Useful bottom-line rules of thumb are -


  • When you have lots of space to settle, keeping worlds in the range of 25-33% of capacity will tend to get you the people to fill those places fastest.
  • But keeping planets between 33-45% will tend to maximize your total resources generate over time, while filling those available worlds a little slower. If you have hit the high-value greens already, this is a decent target to have.
  • Leave at least some high value worlds in the 33-45 range as "breeders" to fill lower-value worlds, settle yellows, provide invasion pop, etc. Mineral poor worlds with high habitat value are favorites for this role.
  • If you have the time or for some important planets (e.g. homeworld, with its special mineral non-depletion), holding at 45% and putting the growth in orbit (or importing pop) until you can go to 100% in a turn can make sense.
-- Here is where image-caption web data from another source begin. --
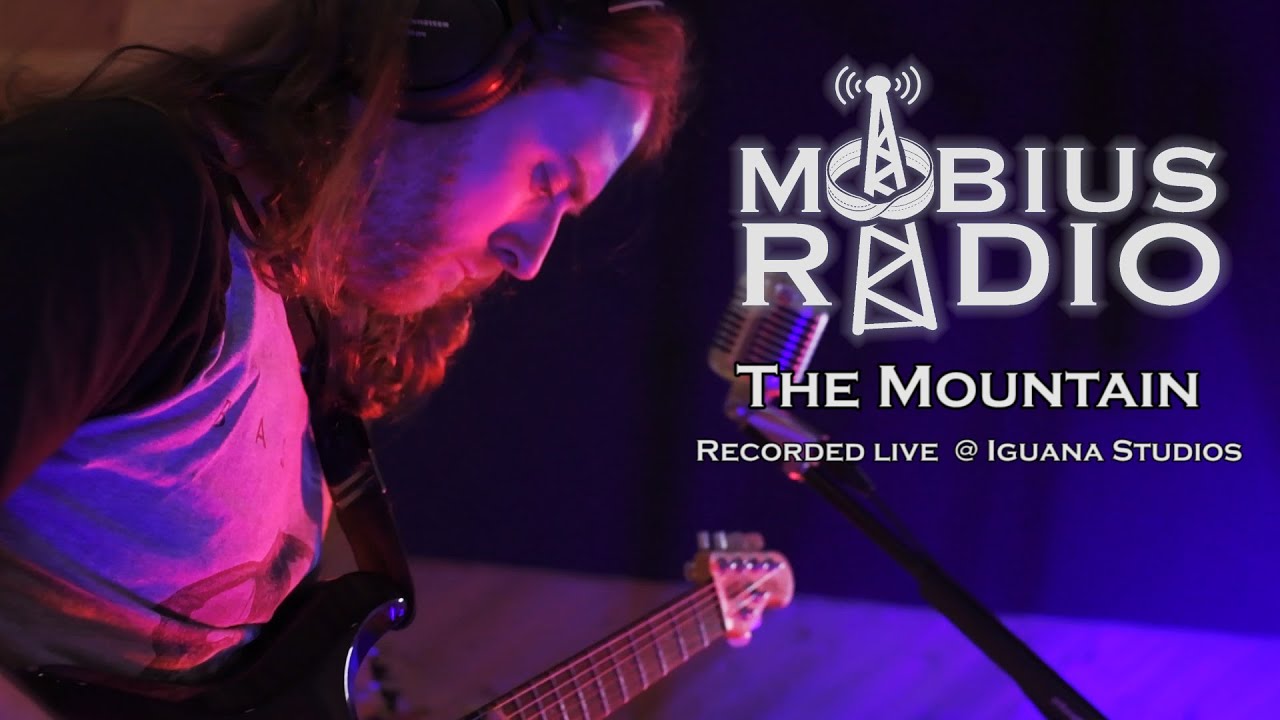 Mobius Radio - The Mountain (Live) **Looping Drum & Bass/Metal**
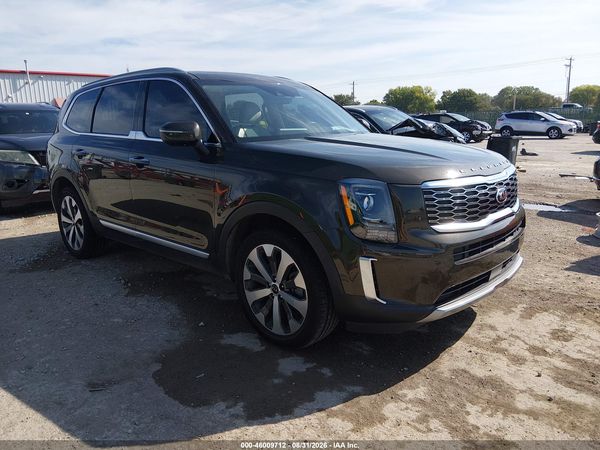 2021 KIA TELLURIDE S — I1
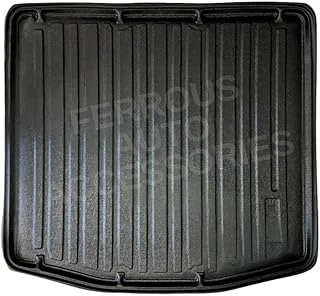 Ferrous Autoaccessories Ford Focus 3 Hb Kalın Stepne 3D Bagaj Havuzu 2011 2014 ürün görseli 1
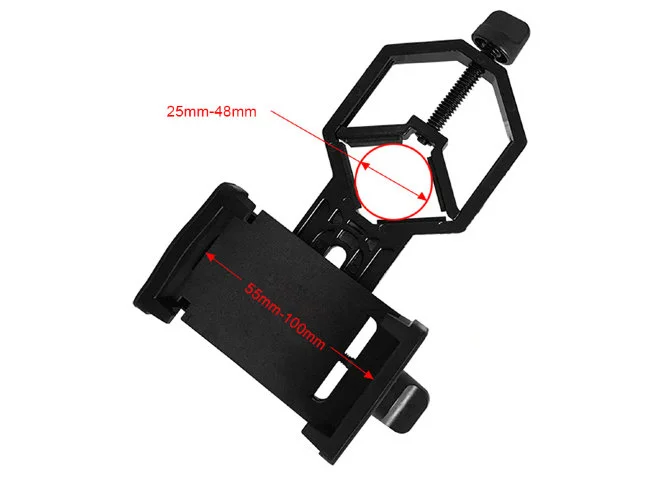 Адаптер SVBONY для смартфона Адаптер SVBONY для смартфона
  • If you don't do the previous for most of your worlds, still fill to 100% of capacity lower value worlds and worlds over 80% of capacity, sending the pop from other planets, preferably your higher value ones.
  • You do want to pay some attention to these things, especially avoiding things like - letting important breeders get too high too fast while other planets are unsettled or unfilled. But don't sweat it too much if you get somewhat out of line - most of the effects from this stuff are pretty small (because of various tade-offs/costs associated with each way of tweeking things - like lost growth from travel time, lost production from pop not on the ground, etc). You do not have to knock yourself out in MM work to get solid performance, and can even hurt yourself for your efforts if you aren't sure about what you are trying to do.


Anyway, lots of stuff and maybe not to the point of your question, but I hope at least some of it is useful to some people.